Collagen Fibril Pulled Using a MEMS Device
This movie shows a single collagen fibril attached at both ends to a polycrystalline silicon MEMS device and loaded in tension. The device contains a movable pad actuated by an electrostatic comb-drive that allows constant, monotonically increasing, or cyclic loading (up to ~10 kHz) depending on whether dc or ac voltages are applied. Using tungsten probes, one anchor is electrically grounded, and a voltage is applied to the fixed fingers. The resulting electrostatic attraction between the fixed fingers and movable fingers pulls the device to the left. Stress-strain Experiments on Individual Collagen Fibrils, Biophysical Journal, Vol. 95, pp. 3956-3963, 2008.
Tension Test on Carbon Nanotube
This movie shows the tension test performed on a carbon nanotube using a MEMS platform. The force-displacement curve provided the effective elastic modulus and the tensile strength of the tube. Development and Application of a Novel Micro-fabricated Device for In-Situ Testing of 1-D Nanomaterials, Journal of MEMS, Vol. 19, No. 3, pp. 675-682, 2010.

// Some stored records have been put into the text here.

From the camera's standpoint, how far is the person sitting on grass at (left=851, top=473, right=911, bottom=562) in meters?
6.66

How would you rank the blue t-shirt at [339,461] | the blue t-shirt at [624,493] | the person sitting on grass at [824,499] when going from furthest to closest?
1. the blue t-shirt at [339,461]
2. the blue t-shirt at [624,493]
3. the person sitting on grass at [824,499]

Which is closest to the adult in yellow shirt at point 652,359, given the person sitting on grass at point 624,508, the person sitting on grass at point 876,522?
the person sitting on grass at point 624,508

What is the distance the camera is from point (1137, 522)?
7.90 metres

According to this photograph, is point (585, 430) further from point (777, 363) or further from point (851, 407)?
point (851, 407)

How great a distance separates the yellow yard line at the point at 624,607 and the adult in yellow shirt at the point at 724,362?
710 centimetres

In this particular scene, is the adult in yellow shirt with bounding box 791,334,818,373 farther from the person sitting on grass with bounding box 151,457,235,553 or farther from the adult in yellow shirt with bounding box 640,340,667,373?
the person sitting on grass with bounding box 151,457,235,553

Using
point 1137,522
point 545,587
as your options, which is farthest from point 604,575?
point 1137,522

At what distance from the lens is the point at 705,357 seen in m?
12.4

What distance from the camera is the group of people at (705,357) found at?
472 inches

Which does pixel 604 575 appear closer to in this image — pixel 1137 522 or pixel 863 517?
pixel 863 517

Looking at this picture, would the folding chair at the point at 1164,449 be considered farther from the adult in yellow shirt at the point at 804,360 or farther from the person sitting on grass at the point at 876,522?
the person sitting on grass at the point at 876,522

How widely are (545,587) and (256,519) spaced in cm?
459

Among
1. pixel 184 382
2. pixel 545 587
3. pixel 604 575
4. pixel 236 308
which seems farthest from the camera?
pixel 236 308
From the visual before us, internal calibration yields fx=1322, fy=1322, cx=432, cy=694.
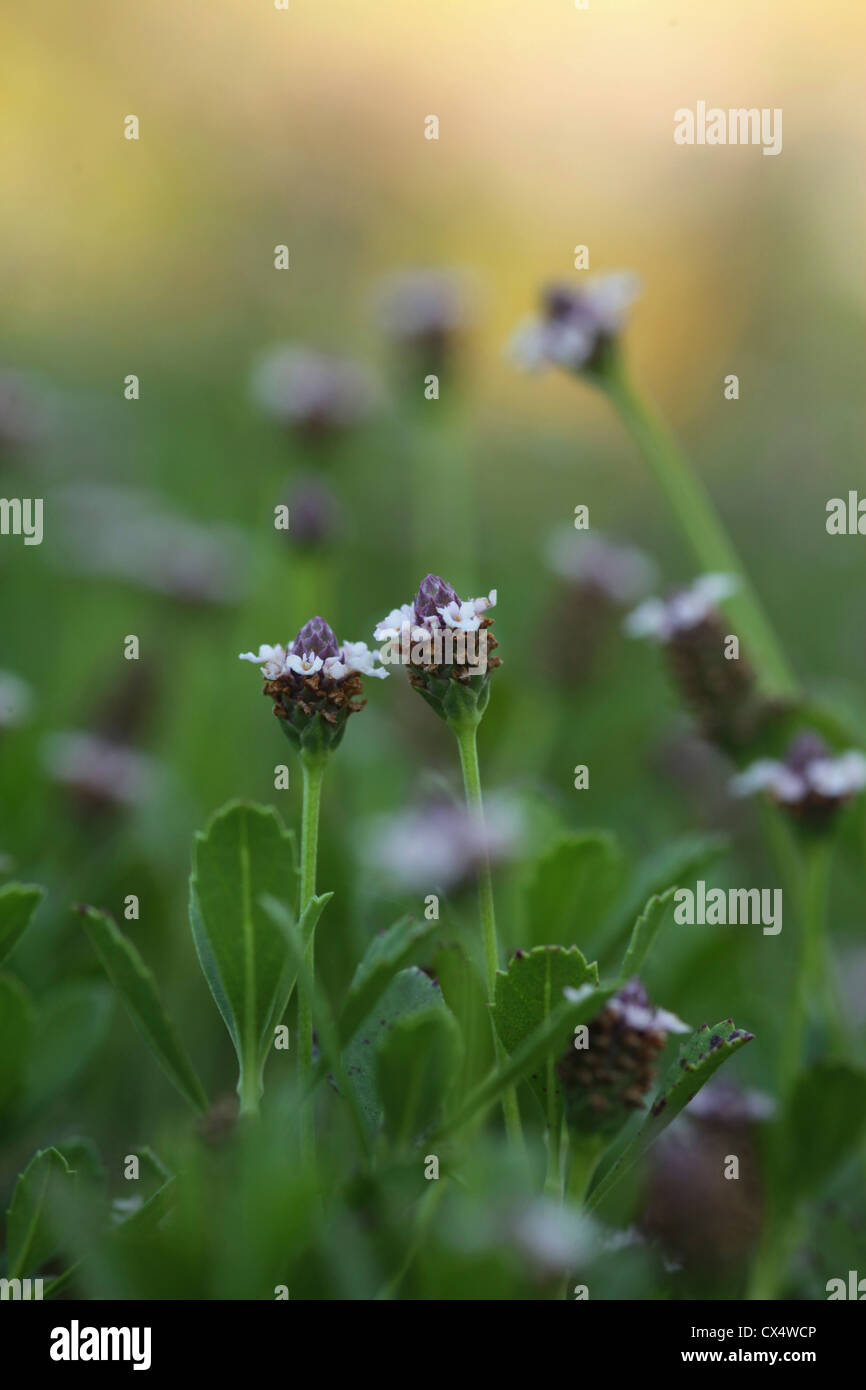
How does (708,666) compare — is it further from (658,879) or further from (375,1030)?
(375,1030)

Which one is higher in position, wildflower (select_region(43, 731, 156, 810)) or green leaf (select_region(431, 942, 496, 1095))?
wildflower (select_region(43, 731, 156, 810))

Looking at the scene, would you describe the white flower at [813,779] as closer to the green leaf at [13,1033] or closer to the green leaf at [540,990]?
the green leaf at [540,990]

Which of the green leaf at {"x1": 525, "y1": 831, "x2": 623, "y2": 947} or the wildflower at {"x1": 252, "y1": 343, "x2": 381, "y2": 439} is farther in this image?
the wildflower at {"x1": 252, "y1": 343, "x2": 381, "y2": 439}

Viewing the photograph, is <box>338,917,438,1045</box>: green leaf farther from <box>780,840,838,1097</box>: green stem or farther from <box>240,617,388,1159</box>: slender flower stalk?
<box>780,840,838,1097</box>: green stem

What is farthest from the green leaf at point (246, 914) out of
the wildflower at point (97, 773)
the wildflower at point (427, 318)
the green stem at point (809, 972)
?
the wildflower at point (427, 318)

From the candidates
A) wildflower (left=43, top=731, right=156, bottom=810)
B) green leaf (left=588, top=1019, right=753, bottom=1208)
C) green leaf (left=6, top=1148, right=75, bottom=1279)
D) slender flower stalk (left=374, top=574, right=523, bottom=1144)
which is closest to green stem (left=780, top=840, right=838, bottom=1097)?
green leaf (left=588, top=1019, right=753, bottom=1208)

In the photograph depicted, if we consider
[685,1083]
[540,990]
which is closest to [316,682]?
[540,990]

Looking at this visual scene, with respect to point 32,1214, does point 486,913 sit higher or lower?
higher
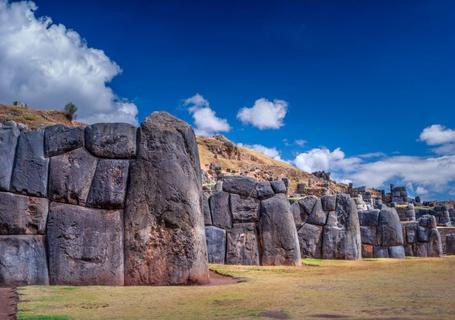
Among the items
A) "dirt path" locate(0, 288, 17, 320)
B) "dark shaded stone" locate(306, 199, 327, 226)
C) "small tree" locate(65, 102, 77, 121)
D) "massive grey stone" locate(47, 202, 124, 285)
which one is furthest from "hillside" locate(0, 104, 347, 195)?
"dirt path" locate(0, 288, 17, 320)

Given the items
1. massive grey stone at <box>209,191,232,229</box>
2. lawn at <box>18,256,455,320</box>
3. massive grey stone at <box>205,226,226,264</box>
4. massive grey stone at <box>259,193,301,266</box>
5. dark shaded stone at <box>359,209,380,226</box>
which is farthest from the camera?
dark shaded stone at <box>359,209,380,226</box>

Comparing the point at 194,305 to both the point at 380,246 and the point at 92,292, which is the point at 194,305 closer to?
the point at 92,292

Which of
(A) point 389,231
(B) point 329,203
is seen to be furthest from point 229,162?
(B) point 329,203

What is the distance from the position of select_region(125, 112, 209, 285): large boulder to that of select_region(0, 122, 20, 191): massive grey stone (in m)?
2.36

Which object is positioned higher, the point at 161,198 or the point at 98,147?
the point at 98,147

Pull-out Test of a Carbon Nanotube Embedded in an Epoxy Matrix
This movie shows a carbon nanotube being pulled out of an epoxy matrix. The experiment provided the fracture energy of the interface between the tube and the matrix. The first portion of the force-displacement trace is linear. At some point it bends over, indicating a reduction in stiffness produced by the initiation and extension of a crack at the interface between the tube and the matrix. At some point the tube is completely debonded from the matrix, and starts sliding out of the substrate. The latter portion of the load-displacement curve reflects the stiffness of the machine. Interface Toughness of Multi-wall Carbon Nanotube Reinforced Epoxy Composites, ACS Applied Materials and Interfaces, Vol.3, Issue 2, pp. 129-134, 2011.